In investments, The Norinchukin Bank, based in Tokyo, has built an environmental and social risk management (ESRM) framework to assess and manage environmental and social risks prior to making investment and financing decisions customers and projects. It also began handling sustainability-linked loans in May 2020.

And in operations, in December 2020, Japan’s Nissui, Maruha Nichiro, and Kyokuyo in Japan, joined a SeaBOS pledge that by the end of 2021, they will eliminate IUU fishing and forced, bonded, and child labor in their operations; extend their collaboration with the Global Ghost Gear Initiative to solve the problem of lost and abandoned fishing gear; combine to clean up plastic pollution from coasts and waterways; agree on a strategy for reducing impacts on endangered species and the use of antibiotics; and set CO2 emissions reduction goals and report on their approaches. SeaBOS is a collaboration between scientists and the world’s largest seafood companies in the wild-capture, aquaculture, and feed production sectors and its member companies represents about 10 percent of global seafood production.

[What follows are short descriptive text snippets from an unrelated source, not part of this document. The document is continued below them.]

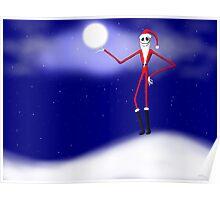 Jack Skellington Christmas Santa Poster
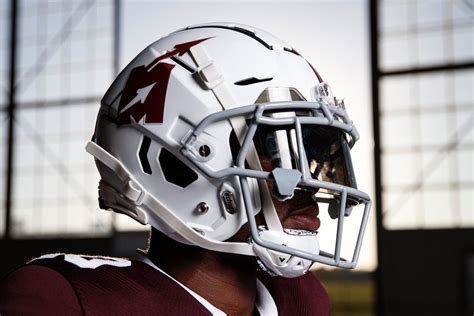 mississippi state  debut throwback uniforms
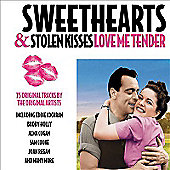 Sweethearts & Stolen Kisses Love Me Tender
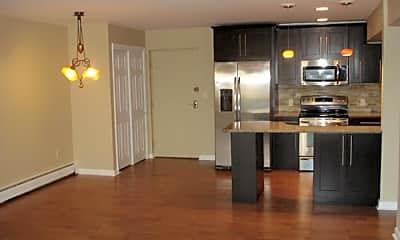 Kitchen, 53 Paul St, 1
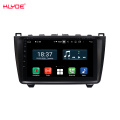 Klyde Android 10 Head Unit لمازدا 6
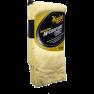 Meguiar's Direct X2035 : Packaging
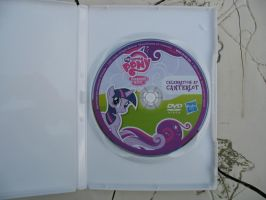 MLP:FiM DVD - ''Celebration at Canterlot'' by FLYingG0D
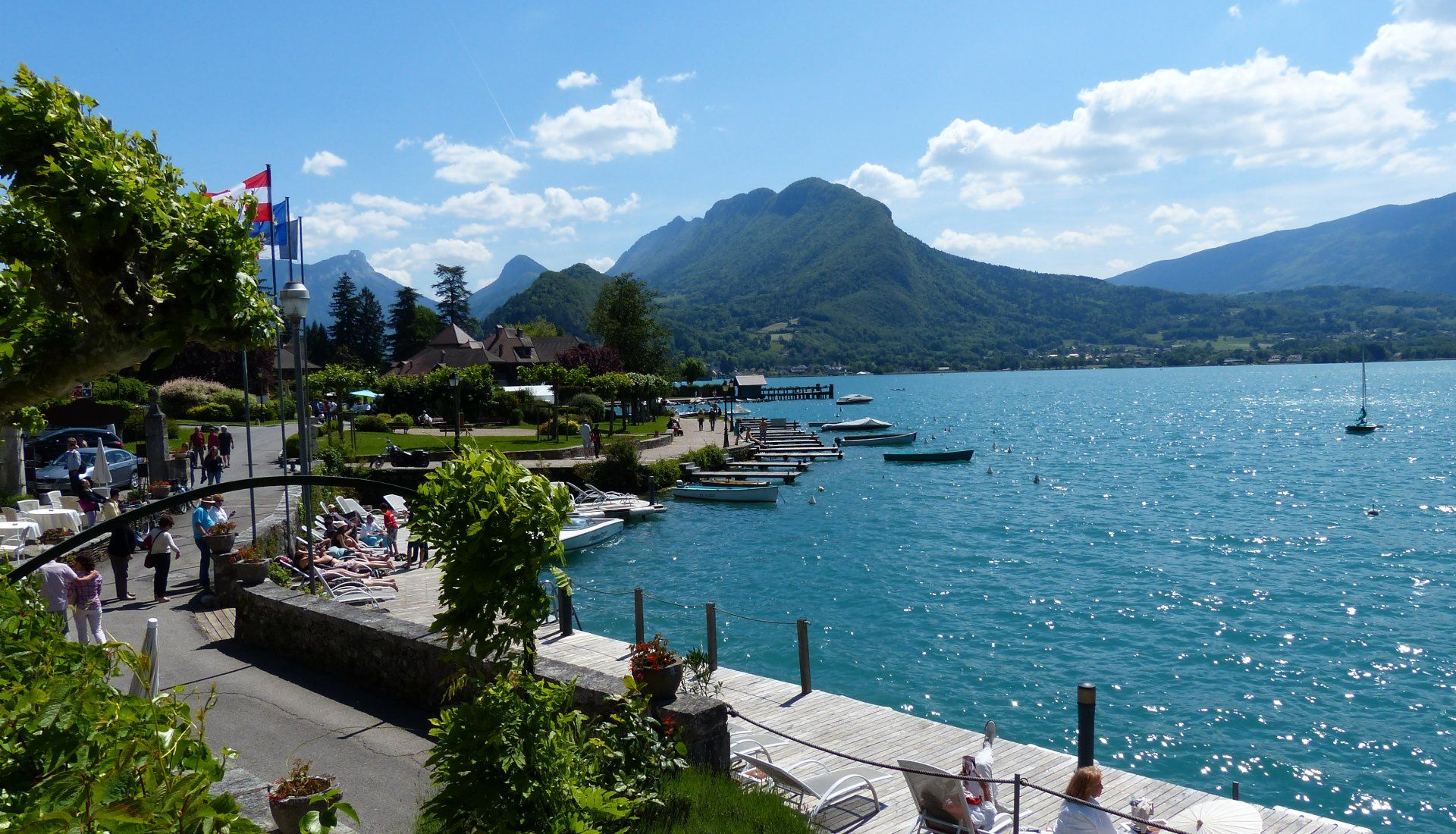 Lac D Annecy Talloires Lac Annecy Annecy
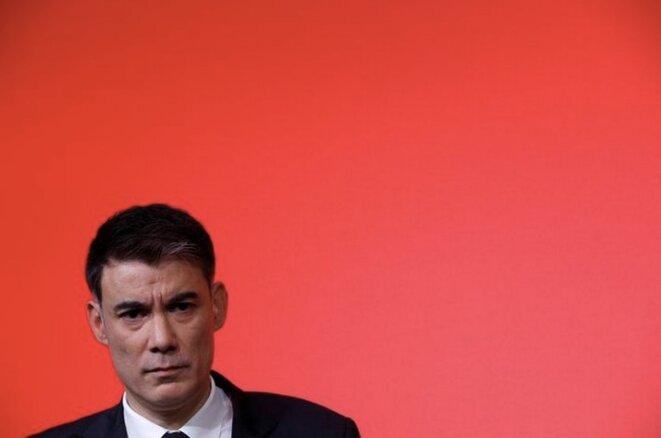 Olivier Faure, le 30 mars 2018. © Reuters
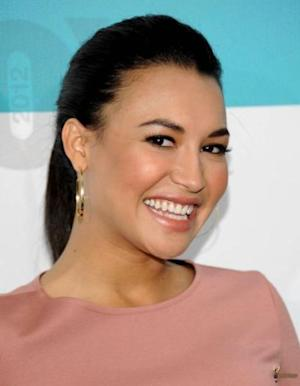 Naya Rivera Real Estate Mogul: Other Stars Who Flip Houses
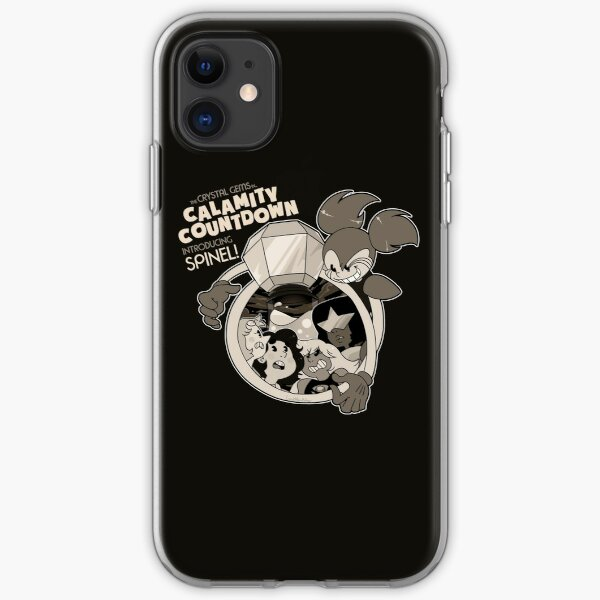 Steven Universe The Movie - Calamity Countdown iPhone Soft Case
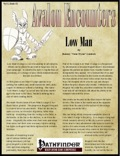 Avalon Encounters—Vol 1, Issue #2: Low Man (PFRPG) PDF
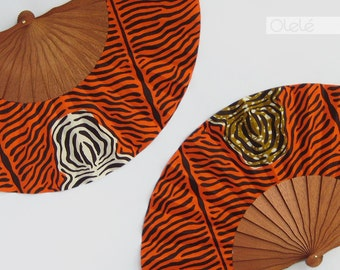 Wax block print fan with leather case - Animal print accessory - Zebra Hand fan in orange and white or olive green - Safari party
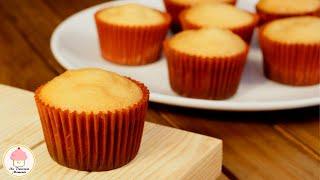 Como hacer mantecadas de naranja / How to make orange cupcakes.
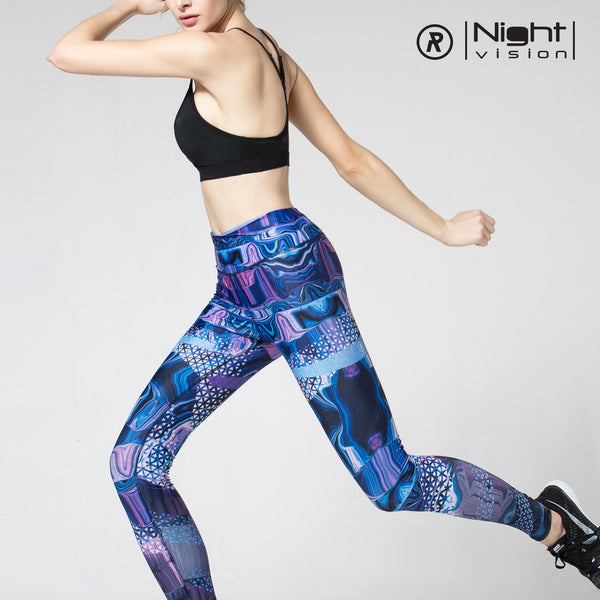 Custom Tights  | RFT | nightvision | black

Two companies shared the Japan Sustainable Seafood Award at TSSS2020 last year: Usufuku-Honten (based in Kesennuma), which acquired MSC certification for its Atlantic bluefin tuna catch; and Yokohama-based Japanese restaurant company Kijima, which has been changing its seafood to ASC- and MSC-certified fish while disclosing its progress on its website in a campaign it has titled the "Kijima Organic Challenge."